5) Prepare the text-based menu

[Update on 3 Dec 2011: added the directory where the file default should reside below]

Create a text-file (via your favourite editor as root), named default in the /srv/tftpboot/pxelinux.cfg directory with the following contents:

default harddisk
display message
prompt 1
timeout 600

# Install openSUSE 11.4 (32-bit)
label openSUSE-114-32
kernel openSUSE-114-32bit.krnl
append initrd=openSUSE-114-32bit.initrd splash=silent vga=0x314 showopts install=http://IP_ADDRESS_OF_SERVER/software/openSUSE-11.4-i586/
# Install openSUSE 11.4 (64-bit)
label openSUSE-114-64
kernel openSUSE-114-64bit.krnl
append initrd=openSUSE-114-64bit.initrd splash=silent vga=0x314 showopts install=http://IP_ADDRESS_OF_SERVER/software/openSUSE-11.4-x86_64/

Everything is self-explanatory above except for the install=http://IP_ADDRESS_OF_SERVER portion. Please refer to my other blog entry on using Apache2 webserver to host and serve up software binaries.

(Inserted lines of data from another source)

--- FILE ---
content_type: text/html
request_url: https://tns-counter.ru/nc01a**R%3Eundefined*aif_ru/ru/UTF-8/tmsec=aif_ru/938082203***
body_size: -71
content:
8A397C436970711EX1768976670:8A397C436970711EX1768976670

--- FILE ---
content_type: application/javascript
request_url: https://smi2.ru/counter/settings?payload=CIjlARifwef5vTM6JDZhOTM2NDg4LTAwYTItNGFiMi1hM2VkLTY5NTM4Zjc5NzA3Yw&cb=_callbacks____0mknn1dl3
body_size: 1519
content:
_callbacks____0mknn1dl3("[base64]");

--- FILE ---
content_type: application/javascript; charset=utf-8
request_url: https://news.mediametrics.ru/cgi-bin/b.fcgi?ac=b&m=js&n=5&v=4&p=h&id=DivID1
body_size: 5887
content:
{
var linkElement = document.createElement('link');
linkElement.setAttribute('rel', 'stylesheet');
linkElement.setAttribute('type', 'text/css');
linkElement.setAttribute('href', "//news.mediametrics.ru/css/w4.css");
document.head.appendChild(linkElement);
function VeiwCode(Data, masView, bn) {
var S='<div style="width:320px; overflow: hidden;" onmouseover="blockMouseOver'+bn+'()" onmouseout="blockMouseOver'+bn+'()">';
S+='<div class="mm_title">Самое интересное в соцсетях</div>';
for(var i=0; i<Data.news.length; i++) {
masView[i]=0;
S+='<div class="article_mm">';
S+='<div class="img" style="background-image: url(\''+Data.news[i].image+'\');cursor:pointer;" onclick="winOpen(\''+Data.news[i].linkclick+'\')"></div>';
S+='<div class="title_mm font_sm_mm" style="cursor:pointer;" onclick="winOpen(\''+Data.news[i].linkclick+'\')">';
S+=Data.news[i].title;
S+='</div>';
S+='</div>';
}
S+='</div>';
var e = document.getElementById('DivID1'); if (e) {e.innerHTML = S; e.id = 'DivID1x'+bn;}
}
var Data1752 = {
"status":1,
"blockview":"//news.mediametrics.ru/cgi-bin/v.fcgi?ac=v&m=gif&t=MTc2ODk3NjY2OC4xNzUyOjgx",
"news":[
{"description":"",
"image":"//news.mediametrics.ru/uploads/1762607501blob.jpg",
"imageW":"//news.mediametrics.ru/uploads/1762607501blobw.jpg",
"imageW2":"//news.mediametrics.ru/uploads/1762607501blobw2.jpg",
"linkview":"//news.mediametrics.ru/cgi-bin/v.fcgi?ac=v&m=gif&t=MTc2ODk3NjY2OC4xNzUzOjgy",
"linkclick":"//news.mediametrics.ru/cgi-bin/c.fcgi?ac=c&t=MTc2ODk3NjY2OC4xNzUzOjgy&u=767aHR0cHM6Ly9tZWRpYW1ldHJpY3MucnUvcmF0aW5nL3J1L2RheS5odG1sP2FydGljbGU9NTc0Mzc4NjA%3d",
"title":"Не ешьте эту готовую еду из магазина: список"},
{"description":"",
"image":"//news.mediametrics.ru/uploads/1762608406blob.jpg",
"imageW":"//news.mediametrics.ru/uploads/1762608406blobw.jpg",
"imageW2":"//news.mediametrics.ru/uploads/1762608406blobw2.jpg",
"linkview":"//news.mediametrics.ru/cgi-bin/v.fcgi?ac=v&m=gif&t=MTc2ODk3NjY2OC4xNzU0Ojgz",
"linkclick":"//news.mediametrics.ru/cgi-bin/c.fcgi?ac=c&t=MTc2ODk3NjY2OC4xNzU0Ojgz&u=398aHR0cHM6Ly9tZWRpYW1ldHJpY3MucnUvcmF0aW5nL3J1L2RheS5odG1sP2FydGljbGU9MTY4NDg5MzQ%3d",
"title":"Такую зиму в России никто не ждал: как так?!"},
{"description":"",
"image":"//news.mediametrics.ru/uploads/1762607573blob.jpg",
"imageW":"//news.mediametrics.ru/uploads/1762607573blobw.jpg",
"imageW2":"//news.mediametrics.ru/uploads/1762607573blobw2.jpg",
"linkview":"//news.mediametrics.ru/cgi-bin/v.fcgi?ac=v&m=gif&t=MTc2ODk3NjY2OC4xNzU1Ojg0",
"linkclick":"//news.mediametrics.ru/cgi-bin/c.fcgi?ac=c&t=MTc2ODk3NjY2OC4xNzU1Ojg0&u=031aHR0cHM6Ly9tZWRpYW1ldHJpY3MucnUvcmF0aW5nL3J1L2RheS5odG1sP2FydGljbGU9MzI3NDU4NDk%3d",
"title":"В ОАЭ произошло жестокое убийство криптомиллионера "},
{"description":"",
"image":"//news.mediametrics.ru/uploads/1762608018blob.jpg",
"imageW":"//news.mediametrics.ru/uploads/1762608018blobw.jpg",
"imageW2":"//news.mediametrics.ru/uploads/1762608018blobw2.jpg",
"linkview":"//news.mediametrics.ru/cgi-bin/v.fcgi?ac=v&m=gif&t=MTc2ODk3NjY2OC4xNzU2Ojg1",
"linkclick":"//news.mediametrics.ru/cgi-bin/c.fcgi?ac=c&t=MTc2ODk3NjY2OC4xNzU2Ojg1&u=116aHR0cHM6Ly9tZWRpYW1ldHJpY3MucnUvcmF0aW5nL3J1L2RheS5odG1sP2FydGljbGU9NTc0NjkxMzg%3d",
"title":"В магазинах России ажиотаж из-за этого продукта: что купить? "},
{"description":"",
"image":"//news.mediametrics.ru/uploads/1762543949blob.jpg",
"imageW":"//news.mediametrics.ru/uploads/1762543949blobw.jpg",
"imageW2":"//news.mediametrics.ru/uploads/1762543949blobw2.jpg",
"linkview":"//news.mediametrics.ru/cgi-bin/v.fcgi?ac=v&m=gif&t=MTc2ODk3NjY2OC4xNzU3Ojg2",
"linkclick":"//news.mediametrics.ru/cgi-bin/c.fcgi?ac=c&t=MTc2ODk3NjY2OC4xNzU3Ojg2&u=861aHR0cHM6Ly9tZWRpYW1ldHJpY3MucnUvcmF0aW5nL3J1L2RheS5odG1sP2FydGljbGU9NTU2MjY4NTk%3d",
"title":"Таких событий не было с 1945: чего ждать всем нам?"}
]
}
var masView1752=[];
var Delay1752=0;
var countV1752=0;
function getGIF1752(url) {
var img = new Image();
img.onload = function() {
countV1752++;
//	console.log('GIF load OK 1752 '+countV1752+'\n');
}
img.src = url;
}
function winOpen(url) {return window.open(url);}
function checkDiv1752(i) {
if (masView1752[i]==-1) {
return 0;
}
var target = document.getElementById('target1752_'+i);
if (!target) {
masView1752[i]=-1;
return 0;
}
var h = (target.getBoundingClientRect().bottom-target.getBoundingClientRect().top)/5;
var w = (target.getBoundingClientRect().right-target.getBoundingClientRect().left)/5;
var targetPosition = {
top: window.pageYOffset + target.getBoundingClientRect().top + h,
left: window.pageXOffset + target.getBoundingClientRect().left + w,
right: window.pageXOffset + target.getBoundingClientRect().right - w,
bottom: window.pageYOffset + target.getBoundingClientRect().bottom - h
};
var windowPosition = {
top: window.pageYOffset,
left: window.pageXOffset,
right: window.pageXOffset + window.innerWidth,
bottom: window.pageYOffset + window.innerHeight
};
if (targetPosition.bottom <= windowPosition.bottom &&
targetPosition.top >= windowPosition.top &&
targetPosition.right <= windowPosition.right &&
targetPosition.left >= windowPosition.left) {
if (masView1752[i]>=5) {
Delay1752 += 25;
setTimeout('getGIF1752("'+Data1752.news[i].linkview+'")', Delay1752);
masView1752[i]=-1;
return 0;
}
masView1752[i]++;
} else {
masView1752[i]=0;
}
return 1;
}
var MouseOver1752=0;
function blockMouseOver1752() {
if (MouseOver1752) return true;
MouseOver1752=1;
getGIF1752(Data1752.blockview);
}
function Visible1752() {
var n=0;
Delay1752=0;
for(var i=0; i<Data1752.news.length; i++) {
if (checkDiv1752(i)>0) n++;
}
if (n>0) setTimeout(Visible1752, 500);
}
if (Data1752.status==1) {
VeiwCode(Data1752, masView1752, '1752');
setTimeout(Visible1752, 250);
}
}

Finally, edit the message file in step 4c earlier to correspond with the example default file entries.

Welcome to openSUSE!

To start the installation, type one of the options below and press .

Available boot options:

openSUSE-114-32 - Installation of 11.4 32bit
openSUSE-114-64 - Installation of 11.4 64bit

Have a lot of fun...



  1. Thanks. I'd been trying to setup a tftp server for over two hours now and never realized that it was a firewall issue.